Here is a usage example that computes LD-scores for only chromosome 1, using genotypes from the 1000-genomes reference panel:
python polyfun.py \
--compute-ldscores \
--output-prefix output/testrun \
--bfile-chr example_data/reference. \
--chr 1
Here is an example that computes LD-scores for only chromosome 1 by downloading precomputed UK Biobank LD matrices:
mkdir -p LD_cache
python polyfun.py \
--compute-ldscores \
--output-prefix output/testrun \
--ld-ukb \
--ld-dir LD_cache \
--chr 1
- You must specify the same
--output-prefix
argument that you provided in stage 2, because PolyFun requires intermediate files that were created in stage 2. - If you remove the flag
--chr
, PolyFun will iterate over all chromosomes and compute LD-scores for all of them. - The genotype or LD data should be population-matched to your study. Ideally this data should come from your study directly. In the first example we used a small subset of SNPs of European-ancestry individuals from the 1000 genomes project. In the second example we used precomputed summary LD information from British-ancestry individuals from the UK Biobank.

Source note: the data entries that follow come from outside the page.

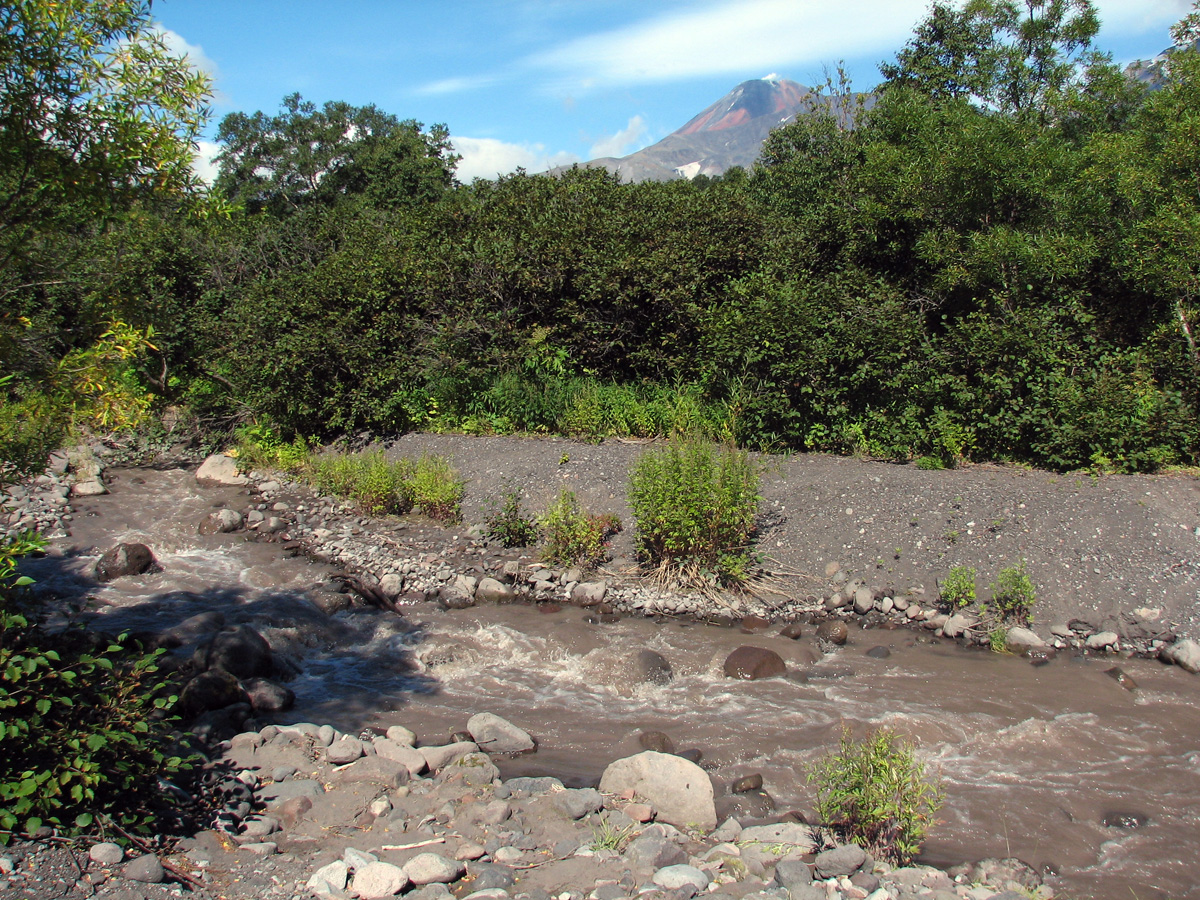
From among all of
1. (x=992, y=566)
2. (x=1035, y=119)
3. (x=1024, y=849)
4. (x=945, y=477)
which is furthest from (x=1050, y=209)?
(x=1024, y=849)

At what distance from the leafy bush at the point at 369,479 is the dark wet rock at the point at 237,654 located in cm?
426

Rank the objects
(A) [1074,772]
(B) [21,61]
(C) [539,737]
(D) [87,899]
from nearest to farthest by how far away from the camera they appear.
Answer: (D) [87,899]
(B) [21,61]
(A) [1074,772]
(C) [539,737]

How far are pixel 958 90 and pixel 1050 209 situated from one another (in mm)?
5071

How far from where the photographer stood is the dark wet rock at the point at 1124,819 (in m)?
5.40

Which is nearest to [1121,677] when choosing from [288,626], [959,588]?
[959,588]

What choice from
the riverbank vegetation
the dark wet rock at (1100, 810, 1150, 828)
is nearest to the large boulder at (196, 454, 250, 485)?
→ the riverbank vegetation

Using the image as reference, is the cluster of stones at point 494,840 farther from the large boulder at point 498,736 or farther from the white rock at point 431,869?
the large boulder at point 498,736

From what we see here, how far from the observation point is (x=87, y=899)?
3742 millimetres

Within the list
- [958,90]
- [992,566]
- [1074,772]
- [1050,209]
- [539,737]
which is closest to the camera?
[1074,772]

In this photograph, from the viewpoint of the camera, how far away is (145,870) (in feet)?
13.1

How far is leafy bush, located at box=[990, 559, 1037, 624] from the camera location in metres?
8.25

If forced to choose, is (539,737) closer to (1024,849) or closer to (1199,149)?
(1024,849)

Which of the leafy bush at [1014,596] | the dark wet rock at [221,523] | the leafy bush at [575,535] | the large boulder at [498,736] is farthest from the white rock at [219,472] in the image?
the leafy bush at [1014,596]

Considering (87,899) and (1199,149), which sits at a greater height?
(1199,149)
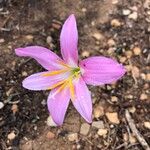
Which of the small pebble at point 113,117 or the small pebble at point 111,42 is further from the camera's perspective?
the small pebble at point 111,42

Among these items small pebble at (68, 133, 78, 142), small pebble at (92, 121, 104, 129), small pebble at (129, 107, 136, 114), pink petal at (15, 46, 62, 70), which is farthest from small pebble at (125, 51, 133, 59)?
pink petal at (15, 46, 62, 70)

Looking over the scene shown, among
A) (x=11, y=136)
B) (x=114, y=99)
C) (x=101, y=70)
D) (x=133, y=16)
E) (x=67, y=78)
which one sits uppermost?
(x=101, y=70)

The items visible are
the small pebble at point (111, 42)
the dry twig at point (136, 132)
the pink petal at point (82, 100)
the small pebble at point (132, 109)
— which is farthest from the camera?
the small pebble at point (111, 42)

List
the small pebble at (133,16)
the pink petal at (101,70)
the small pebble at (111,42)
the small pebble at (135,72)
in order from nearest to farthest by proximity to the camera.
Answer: the pink petal at (101,70)
the small pebble at (135,72)
the small pebble at (111,42)
the small pebble at (133,16)

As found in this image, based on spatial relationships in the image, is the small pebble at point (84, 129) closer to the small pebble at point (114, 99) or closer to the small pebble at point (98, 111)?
the small pebble at point (98, 111)

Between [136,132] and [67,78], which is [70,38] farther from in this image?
[136,132]

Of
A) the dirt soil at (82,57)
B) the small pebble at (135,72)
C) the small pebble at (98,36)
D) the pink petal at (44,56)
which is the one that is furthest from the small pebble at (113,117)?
the pink petal at (44,56)

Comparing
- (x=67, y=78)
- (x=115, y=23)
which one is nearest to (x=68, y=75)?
(x=67, y=78)

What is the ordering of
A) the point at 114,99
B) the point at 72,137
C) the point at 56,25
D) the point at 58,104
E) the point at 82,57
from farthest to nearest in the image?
the point at 56,25 → the point at 82,57 → the point at 114,99 → the point at 72,137 → the point at 58,104
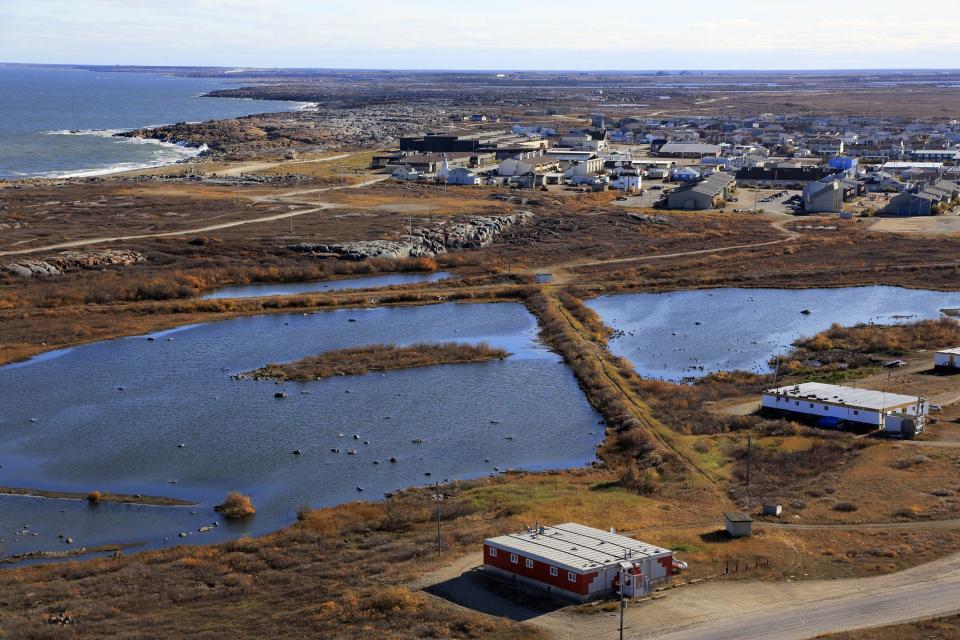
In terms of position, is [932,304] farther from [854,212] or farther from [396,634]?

- you compute LD from individual-level data, there are various parameters that you can use to control the LD-score computations, analogue to the respective parameters in the ldsc package. Please type
python polyfun.py --help
to see all available parameters. The parameter--keep <keep file>
can be especially useful if you have a very large reference panel and would like to speed-up the computations by using only a subset of individuals. - The
--ld-dir
flag specifies a directory to which precomputed UK Biobank LD files will be downloaded and cached for future use. If you don't specify this, PolyFun will use a temporary directory that may be deleted at the end of the analysis. - You can run stages 2 and 3 together by invoking
polyfun.py
with both the flags--compute-h2-L2
and--compute-ldscores
.
In this stage PolyFun will re-estimate per-SNP heritabilities robustly by estimating the heritability causally explained by each bin, using only the chromosomes that were not used to partition SNPs into bins. Technically, PolyFun will estimate the heritability causally explained by SNPs in each bin that are in an even (resp. odd) target chromosome, by applying S-LDSC with non-negativity constraints to even (resp. odd) chromosomes, excluding the target chromosome, and dividing the bin heritability by the number of SNPs in the bin. You can only run this stage after computing LD-scores for all chromosomes. Here is a usage example:
python polyfun.py \
--compute-h2-bins \
--output-prefix output/testrun \
--sumstats example_data/sumstats.parquet \
--w-ld-chr example_data/weights.
This script will output files with re-estimated per-SNP heritabilities that can be used directly for fine-mapping. Here is the output for chromosome 1 (seen via cat output/testrun.22.snpvar_constrained.gz | zcat | head
):
CHR SNP BP A1 A2 SNPVAR Z N
22 rs139069276 16866502 G A 4.5173e-06 -1.2188e-02 383290
22 rs34747326 16870173 A G 3.5684e-06 -1.8948e+00 383290
22 rs4010550 16900134 G A 4.9595e-06 1.3657e+00 383290
22 rs5994099 16905044 G A 3.5684e-06 7.2224e-01 383290
22 rs59750689 16936369 T C 4.5173e-06 9.4481e-02 383290
22 rs148021587 16939232 C T 4.9595e-06 8.0397e-01 383290
22 rs3954635 17024983 A C 4.9595e-06 -3.4335e-01 383290
22 rs371202053 17034394 G A 4.9595e-06 -7.8644e-01 383290
22 rs200071370 17037779 C T 4.9595e-06 3.5049e-01 383290
The SNPVAR
column contains per-SNP heritabilities. These can be used directly as prior causal probabilities in fine-mapping.